Task brief —
Could you update the lines below so that each "grassy embankment" becomes "grassy slope", with everything else left unchanged?

════════════════

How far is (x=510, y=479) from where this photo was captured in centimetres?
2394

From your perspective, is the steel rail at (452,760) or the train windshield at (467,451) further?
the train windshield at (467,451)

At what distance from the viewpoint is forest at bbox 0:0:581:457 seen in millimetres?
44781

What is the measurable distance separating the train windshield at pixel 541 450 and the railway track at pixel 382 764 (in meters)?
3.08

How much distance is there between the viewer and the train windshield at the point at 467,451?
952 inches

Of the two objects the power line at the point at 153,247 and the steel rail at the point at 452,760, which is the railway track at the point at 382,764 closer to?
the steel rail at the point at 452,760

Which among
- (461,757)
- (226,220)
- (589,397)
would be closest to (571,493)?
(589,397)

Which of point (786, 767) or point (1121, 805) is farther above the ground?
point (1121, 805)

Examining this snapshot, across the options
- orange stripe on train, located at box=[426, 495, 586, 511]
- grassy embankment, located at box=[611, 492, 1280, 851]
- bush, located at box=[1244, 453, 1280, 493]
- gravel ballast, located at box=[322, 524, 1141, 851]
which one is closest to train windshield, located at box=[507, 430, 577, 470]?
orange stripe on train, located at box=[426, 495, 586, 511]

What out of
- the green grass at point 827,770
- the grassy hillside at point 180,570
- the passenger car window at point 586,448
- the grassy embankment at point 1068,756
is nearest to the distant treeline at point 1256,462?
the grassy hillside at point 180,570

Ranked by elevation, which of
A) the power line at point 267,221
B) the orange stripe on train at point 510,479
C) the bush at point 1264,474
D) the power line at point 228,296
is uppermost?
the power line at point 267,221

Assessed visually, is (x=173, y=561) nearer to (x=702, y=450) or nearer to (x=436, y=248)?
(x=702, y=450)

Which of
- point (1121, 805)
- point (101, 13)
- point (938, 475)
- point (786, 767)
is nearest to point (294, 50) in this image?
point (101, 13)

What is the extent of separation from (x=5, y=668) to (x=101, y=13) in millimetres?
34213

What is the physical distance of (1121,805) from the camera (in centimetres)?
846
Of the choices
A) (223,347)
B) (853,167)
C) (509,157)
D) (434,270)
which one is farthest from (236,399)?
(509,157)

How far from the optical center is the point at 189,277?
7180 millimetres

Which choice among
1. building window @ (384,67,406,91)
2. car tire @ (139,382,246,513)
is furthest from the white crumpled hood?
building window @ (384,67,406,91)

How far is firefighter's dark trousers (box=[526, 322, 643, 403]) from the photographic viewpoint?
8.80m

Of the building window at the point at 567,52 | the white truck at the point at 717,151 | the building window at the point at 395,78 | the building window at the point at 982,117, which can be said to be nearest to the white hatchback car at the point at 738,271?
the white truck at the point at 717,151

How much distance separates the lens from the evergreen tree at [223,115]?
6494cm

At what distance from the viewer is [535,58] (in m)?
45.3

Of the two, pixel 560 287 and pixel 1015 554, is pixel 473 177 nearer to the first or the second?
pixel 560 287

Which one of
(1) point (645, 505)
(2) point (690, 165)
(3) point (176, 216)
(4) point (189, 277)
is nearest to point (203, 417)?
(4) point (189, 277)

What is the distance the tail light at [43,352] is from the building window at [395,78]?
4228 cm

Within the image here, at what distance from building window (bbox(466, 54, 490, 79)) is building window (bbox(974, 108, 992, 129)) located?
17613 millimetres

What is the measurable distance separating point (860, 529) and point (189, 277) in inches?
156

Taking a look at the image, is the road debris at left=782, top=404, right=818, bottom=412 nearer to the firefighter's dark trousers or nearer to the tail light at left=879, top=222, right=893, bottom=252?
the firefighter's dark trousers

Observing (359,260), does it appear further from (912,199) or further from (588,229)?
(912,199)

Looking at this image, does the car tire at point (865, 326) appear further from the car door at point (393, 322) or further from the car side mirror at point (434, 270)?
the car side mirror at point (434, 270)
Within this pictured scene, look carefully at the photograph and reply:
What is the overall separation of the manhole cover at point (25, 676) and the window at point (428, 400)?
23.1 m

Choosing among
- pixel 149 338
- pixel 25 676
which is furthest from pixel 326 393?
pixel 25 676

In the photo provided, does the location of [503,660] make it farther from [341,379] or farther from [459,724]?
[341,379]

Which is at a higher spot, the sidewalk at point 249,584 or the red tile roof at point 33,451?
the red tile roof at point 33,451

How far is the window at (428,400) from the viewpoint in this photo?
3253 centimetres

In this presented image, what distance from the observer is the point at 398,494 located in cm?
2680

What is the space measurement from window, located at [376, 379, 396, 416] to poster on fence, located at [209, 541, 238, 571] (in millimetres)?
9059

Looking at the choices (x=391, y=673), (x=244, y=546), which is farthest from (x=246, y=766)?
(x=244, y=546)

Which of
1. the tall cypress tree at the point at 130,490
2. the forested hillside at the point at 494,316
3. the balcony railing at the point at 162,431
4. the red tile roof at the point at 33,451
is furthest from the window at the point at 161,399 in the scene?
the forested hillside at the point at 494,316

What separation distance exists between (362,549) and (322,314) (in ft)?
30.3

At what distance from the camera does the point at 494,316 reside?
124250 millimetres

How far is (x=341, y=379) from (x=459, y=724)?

════════════════

The solution —
How far is (x=510, y=479) from where this photo was captured in centimetres?
2394

From your perspective, is the steel rail at (452,760) or the train windshield at (467,451) further?
the train windshield at (467,451)

At what distance from the viewpoint is forest at bbox 0:0:581:457 seen in millimetres?
44781

What is the measurable distance separating the train windshield at pixel 541 450 and the railway track at pixel 382 764 (in meters)?
3.08

How much distance is there between the viewer and the train windshield at the point at 467,451?
952 inches

Of the two objects the power line at the point at 153,247 and the steel rail at the point at 452,760, which is the railway track at the point at 382,764 closer to?
the steel rail at the point at 452,760

Which among
- (461,757)
- (226,220)
- (589,397)
would be closest to (571,493)?
(589,397)

Which of point (786, 767) or point (1121, 805) is farther above the ground?
point (1121, 805)

Examining this snapshot, across the options
- orange stripe on train, located at box=[426, 495, 586, 511]
- grassy slope, located at box=[611, 492, 1280, 851]
- bush, located at box=[1244, 453, 1280, 493]
- gravel ballast, located at box=[322, 524, 1141, 851]
which one is closest to train windshield, located at box=[507, 430, 577, 470]?
orange stripe on train, located at box=[426, 495, 586, 511]

What out of
- the green grass at point 827,770
- the grassy hillside at point 180,570
- the passenger car window at point 586,448
- the grassy slope at point 1068,756
is nearest to the distant treeline at point 1256,462?
the grassy hillside at point 180,570

Ranked by elevation, which of
A) the power line at point 267,221
B) the orange stripe on train at point 510,479
C) the bush at point 1264,474
D) the power line at point 228,296
is uppermost?
the power line at point 267,221

Assessed visually, is (x=173, y=561) nearer to (x=702, y=450) or nearer to (x=436, y=248)?
(x=702, y=450)

Which of
- point (1121, 805)
- point (101, 13)
- point (938, 475)
- point (786, 767)
is nearest to point (294, 50) in this image?
point (101, 13)

What is the extent of separation from (x=5, y=668) to (x=101, y=13) in millimetres?
34213

What is the physical distance of (1121,805) from the camera (in centimetres)?
846
Of the choices
A) (223,347)
B) (853,167)
C) (509,157)
D) (434,270)
which one is farthest from (236,399)?
(509,157)

How far from the optical center is the point at 189,277?
7180 millimetres

Which choice among
1. building window @ (384,67,406,91)
2. car tire @ (139,382,246,513)
is furthest from the white crumpled hood?
building window @ (384,67,406,91)

How far is firefighter's dark trousers (box=[526, 322, 643, 403]) from the photographic viewpoint?
8.80m

Of the building window at the point at 567,52 | the white truck at the point at 717,151 | the building window at the point at 395,78 | the building window at the point at 982,117, which can be said to be nearest to the white hatchback car at the point at 738,271?
the white truck at the point at 717,151

How much distance separates the lens from the evergreen tree at [223,115]?
6494cm

At what distance from the viewer is [535,58] (in m)?
45.3

Of the two, pixel 560 287 and pixel 1015 554, is pixel 473 177 nearer to the first or the second?
pixel 560 287

Which one of
(1) point (645, 505)
(2) point (690, 165)
(3) point (176, 216)
(4) point (189, 277)
is nearest to point (203, 417)?
(4) point (189, 277)

What is the distance the tail light at [43,352] is from the building window at [395,78]?
4228 cm

Within the image here, at what distance from building window (bbox(466, 54, 490, 79)) is building window (bbox(974, 108, 992, 129)) located?
17613 millimetres

What is the measurable distance separating point (860, 529) and point (189, 277) in inches?
156

Taking a look at the image, is the road debris at left=782, top=404, right=818, bottom=412 nearer to the firefighter's dark trousers or nearer to the tail light at left=879, top=222, right=893, bottom=252?
the firefighter's dark trousers

Observing (359,260), does it appear further from (912,199) or further from (588,229)?
(912,199)

Looking at this image, does the car tire at point (865, 326) appear further from the car door at point (393, 322) or further from the car side mirror at point (434, 270)?
the car side mirror at point (434, 270)
Within this pictured scene, look carefully at the photograph and reply:
What is the overall separation of the manhole cover at point (25, 676) and the window at point (428, 400)?
23.1 m

Choosing among
- pixel 149 338
- pixel 25 676
which is furthest from pixel 326 393?
pixel 25 676

In the photo provided, does the location of [503,660] make it farther from [341,379] or farther from [459,724]?
[341,379]

Which is at a higher spot, the sidewalk at point 249,584 or the red tile roof at point 33,451?
the red tile roof at point 33,451

How far is the window at (428,400) from the viewpoint in this photo?
3253 centimetres

In this presented image, what distance from the observer is the point at 398,494 located in cm?
2680

What is the space measurement from window, located at [376, 379, 396, 416] to poster on fence, located at [209, 541, 238, 571] (in millimetres)?
9059

Looking at the choices (x=391, y=673), (x=244, y=546), which is farthest from (x=246, y=766)?
(x=244, y=546)

Which of
1. the tall cypress tree at the point at 130,490
2. the forested hillside at the point at 494,316
3. the balcony railing at the point at 162,431
4. the red tile roof at the point at 33,451
is furthest from the window at the point at 161,399 in the scene?
the forested hillside at the point at 494,316

What separation distance exists between (362,549) and (322,314) (in ft)?
30.3

At what distance from the camera does the point at 494,316 reside?
124250 millimetres

How far is (x=341, y=379) from (x=459, y=724)?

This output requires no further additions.